Life’s an ocean with too much commotion

CDP tool

by koenvereeken on Jan.12, 2007, under Tech

Today I’ve played a bit with the Cisco Discovery Protocol.
This protocol is primarily used to obtain information about neighbouring devices:

  • IP addresses
  • Hostnames
  • IOS versions
  • Type cisco devices
  • on which interface they are connected

This means that you can test your network’s connectivity on layer 2 level.

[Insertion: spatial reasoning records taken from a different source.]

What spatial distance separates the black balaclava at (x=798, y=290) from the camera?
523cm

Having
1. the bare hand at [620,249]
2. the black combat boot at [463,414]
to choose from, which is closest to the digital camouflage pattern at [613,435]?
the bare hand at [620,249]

The beauty is that this information is accessible through SNMP, in two different tables:

  • cdpInterface
  • cdpCache

I am mostly interested in the cdpCache table (which contains all the data as specified above), the cdpInterface is primarily used to configure CDP on the corresponding Cisco device.
The complete OID list is available on google.

I’ve made a perl wrapper script that recursively search for new devices.
This is how it works:

First you need a seed. In a network where everything’s connected to eachother (that means every Cisco device has at least one neighbour) you must have a starting point.
Choosing this seed is very important, because it will produce a network topology from the seed’s perspective. This seed can be specified as a hostname or IP address.

I use the perl library SNMP::Info(::CDP) for querying this information.
It will recursively search for the neighbours of the neighbours of the neighbours.. until every neighbour has been detected.
All discovered neighbours can be put into a queue. All discovered neighbours that have been queried for neighbours are pushed in an array so that they can be skipped if they are put in the queue again, eg. when there’s a loop in your network.
Yes this sounds extremely like a graphing algorithm ;)
This could all be stored into hash tables or some other data storage type.
I’ve simply printed out a cisco device and it’s neighbours when all neighbours of that cisco device have been detected and put into the queue.